• Quoted passage
Keep track of your customer’s bullish new wants

Trifecta! On the week that GDP figures, ABS Retail Stats and the ASX all headed upwards, there’s good reason for quiet confidence in our Great Southern Land. Retailing is our leading indicator and a central plank of our economy.

It’s moving ahead, mirroring results shown in the latest IPSOS Reuters Global Poll into consumer confidence. But, as yet, have all parts of Australian retail worked out what shoppers want?

This week, against this backdrop of good news, we had the chance to hear from four Australian/NZ retail leaders – first hand and in one venue.

At The Australian National Retailers Association inaugural Retail Nation luncheon in Sydney, Woolworths CEO Michael Luscombe, Coles CEO Ian Mcleod, David Jones CEO Mark McInnes and Bunnings COO Peter Davis all shared their views on the market: Where we’ve come from, where we are now and, importantly, where we are heading.

• Actions to take
- A) In the article on Australian retail, at what event did the four retail leaders share their views on the market?
- B) Transcribe the article on Australian retail starting at "Trifecta! On the" and ending at "of our economy.".
- C) Write the next part of the article on Australian retail, picking up after its final sentence.

Collected data
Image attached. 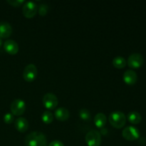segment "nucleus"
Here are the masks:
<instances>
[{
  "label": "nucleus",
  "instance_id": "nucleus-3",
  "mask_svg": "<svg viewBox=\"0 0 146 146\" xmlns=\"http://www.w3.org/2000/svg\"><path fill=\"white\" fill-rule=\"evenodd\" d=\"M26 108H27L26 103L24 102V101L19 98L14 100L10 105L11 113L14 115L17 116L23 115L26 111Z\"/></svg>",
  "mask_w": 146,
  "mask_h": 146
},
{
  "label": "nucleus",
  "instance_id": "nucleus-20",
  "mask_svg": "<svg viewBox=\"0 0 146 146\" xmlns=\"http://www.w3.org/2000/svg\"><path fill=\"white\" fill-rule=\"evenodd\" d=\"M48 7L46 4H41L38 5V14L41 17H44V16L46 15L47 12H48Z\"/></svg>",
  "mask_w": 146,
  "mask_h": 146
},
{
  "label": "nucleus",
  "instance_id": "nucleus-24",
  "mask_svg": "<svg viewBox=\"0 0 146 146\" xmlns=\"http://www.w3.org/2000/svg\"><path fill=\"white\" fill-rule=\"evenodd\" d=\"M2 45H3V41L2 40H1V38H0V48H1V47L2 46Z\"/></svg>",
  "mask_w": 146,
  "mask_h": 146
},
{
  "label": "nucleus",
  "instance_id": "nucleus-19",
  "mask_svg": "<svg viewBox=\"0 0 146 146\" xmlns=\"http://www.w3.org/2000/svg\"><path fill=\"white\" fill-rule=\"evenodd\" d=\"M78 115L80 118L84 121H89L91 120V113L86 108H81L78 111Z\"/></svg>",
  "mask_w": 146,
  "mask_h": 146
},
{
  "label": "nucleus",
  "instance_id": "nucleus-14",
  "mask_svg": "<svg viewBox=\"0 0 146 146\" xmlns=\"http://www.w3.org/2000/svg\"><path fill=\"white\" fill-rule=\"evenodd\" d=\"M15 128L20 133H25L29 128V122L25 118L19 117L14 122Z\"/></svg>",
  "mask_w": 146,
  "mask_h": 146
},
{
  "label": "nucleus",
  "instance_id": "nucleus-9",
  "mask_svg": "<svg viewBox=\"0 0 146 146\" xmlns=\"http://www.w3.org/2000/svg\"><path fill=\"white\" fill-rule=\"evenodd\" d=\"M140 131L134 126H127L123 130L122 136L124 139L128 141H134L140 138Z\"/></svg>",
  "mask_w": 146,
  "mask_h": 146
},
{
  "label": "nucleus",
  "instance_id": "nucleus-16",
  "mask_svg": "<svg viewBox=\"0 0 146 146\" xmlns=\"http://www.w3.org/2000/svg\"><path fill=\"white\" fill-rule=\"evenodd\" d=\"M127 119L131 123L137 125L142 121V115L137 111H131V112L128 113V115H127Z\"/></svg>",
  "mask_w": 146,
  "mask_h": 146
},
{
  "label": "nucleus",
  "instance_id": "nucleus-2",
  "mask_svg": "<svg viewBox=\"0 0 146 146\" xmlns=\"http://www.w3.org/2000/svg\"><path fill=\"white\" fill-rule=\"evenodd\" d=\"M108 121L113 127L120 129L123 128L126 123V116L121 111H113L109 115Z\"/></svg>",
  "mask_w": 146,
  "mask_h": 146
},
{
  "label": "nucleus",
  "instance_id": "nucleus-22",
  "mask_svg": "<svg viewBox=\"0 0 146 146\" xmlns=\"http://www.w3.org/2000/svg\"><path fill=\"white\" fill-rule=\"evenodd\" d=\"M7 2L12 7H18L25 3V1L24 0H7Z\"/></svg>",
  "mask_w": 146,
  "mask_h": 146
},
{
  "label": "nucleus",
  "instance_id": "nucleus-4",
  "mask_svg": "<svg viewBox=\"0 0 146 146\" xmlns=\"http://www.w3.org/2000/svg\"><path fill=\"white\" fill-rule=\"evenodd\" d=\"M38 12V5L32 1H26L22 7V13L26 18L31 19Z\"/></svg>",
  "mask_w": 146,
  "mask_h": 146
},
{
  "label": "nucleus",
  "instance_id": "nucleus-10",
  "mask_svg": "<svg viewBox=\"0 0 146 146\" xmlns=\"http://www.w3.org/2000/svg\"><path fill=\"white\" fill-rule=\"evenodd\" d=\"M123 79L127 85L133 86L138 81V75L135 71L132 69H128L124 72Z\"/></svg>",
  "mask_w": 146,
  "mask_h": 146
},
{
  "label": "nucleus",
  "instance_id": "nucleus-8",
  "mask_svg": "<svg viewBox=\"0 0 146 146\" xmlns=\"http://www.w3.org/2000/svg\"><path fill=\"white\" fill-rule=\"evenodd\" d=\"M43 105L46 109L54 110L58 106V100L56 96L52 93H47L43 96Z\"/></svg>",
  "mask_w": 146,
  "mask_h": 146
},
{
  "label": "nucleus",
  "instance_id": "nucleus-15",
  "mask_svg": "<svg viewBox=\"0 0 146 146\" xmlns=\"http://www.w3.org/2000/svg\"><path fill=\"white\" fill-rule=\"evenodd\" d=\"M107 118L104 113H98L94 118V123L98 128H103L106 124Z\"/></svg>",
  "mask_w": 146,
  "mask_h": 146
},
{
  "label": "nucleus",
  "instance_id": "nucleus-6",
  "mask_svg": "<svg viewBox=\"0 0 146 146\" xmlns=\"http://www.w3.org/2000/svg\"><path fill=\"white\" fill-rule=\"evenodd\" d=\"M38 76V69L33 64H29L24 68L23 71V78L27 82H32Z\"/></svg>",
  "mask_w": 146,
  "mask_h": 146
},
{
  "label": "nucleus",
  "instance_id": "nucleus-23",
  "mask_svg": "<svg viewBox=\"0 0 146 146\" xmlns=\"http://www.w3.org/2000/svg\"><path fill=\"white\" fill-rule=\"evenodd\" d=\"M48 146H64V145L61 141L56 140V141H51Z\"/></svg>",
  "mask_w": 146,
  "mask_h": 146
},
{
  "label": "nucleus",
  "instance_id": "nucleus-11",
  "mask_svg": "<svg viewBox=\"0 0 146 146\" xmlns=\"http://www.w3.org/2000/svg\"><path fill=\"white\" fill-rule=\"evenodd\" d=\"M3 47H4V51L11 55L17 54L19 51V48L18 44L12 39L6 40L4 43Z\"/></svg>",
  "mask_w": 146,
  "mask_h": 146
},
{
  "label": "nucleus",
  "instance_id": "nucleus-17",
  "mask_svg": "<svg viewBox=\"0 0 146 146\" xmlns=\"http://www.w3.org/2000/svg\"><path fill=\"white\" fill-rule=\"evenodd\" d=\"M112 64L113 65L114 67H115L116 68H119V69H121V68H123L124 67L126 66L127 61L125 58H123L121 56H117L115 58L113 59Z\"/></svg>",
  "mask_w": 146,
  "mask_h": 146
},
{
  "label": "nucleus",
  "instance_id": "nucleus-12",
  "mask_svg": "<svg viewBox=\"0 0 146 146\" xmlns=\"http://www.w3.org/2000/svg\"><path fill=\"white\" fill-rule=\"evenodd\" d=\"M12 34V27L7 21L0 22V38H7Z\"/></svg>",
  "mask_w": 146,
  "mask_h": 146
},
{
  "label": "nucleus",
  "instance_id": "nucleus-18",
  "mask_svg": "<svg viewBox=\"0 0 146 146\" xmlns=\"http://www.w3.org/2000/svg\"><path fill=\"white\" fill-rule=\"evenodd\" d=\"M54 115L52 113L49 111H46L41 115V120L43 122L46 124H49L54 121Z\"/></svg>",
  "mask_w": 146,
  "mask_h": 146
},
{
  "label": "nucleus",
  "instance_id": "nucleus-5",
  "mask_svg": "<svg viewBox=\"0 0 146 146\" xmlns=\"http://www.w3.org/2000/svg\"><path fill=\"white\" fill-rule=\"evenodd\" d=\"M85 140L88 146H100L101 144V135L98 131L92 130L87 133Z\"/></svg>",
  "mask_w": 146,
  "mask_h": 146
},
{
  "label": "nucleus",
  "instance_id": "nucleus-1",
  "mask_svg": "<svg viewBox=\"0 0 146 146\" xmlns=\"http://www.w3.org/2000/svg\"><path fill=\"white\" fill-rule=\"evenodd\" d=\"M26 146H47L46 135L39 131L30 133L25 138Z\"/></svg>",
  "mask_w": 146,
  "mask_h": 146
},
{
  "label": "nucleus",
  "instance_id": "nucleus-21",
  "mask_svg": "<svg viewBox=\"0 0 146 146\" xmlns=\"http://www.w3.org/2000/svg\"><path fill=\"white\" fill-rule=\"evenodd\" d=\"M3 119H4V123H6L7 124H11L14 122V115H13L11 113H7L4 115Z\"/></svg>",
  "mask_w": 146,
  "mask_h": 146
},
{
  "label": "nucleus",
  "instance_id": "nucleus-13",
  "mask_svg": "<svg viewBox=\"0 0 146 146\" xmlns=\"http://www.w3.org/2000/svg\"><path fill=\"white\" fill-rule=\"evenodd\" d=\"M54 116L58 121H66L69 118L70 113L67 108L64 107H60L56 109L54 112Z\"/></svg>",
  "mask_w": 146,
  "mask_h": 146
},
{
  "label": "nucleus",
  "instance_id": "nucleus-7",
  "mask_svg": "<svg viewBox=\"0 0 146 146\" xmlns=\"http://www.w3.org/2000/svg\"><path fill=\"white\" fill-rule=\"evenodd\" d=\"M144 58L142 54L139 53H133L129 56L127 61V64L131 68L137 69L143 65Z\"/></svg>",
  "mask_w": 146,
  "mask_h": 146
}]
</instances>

• Exercise answers
- A) The Australian National Retailers Association's inaugural Retail Nation luncheon in Sydney.

- B)
Trifecta! On the week that GDP figures, ABS Retail Stats and the ASX all headed upwards, there’s good reason for quiet confidence in our Great Southern Land. Retailing is our leading indicator and a central plank of our economy.

- C)
As directors of publicly quoted companies and key influencers of policy with government, all four chose their words carefully. They each delivered a balanced, though quietly confident, view of the path ahead. I won’t focus on the details of their interview with Ellen Fanning, as many capable writers have already done. I would, however, like to use the directors’ comments to take you along a shopper continuum that once again highlights our two-speed recession.

In Coles and Woolworths stores, things have remained good through the recession and are getting better. In Bunnings stores, things were just OK early in the recession and are improving. In David Jones stores, things were very bad before we even knew we had a recession and are now improving.

In the case of all three of these retail sectors, and all four of these retailers, considerable thought has been put into shifting the offer to align with shoppers’ fast-changing behaviour.

Remember, as individuals in our ‘working lives’ we have no control over what the shopper needs, we look for trends and react as quickly as we can. But as individuals in our ‘shopper lives’ we absolutely shape – and control – the direction of retailers and manufacturers.

So as we move along the shopper continuum from ‘needs’ to ‘wants’ and from ‘things for others’ to ‘things for me’ we shift our behaviour. How so? As things get tough, when we lose our jobs or fear losing our jobs, we develop a filter that allows us to block out non-core requirements and focus only on providing the best for our immediate family – however you define family.

We shift our purchase patterns to the ‘needs’ of others and ignore ‘wants’ for ourselves. We become less self involved, less selfish.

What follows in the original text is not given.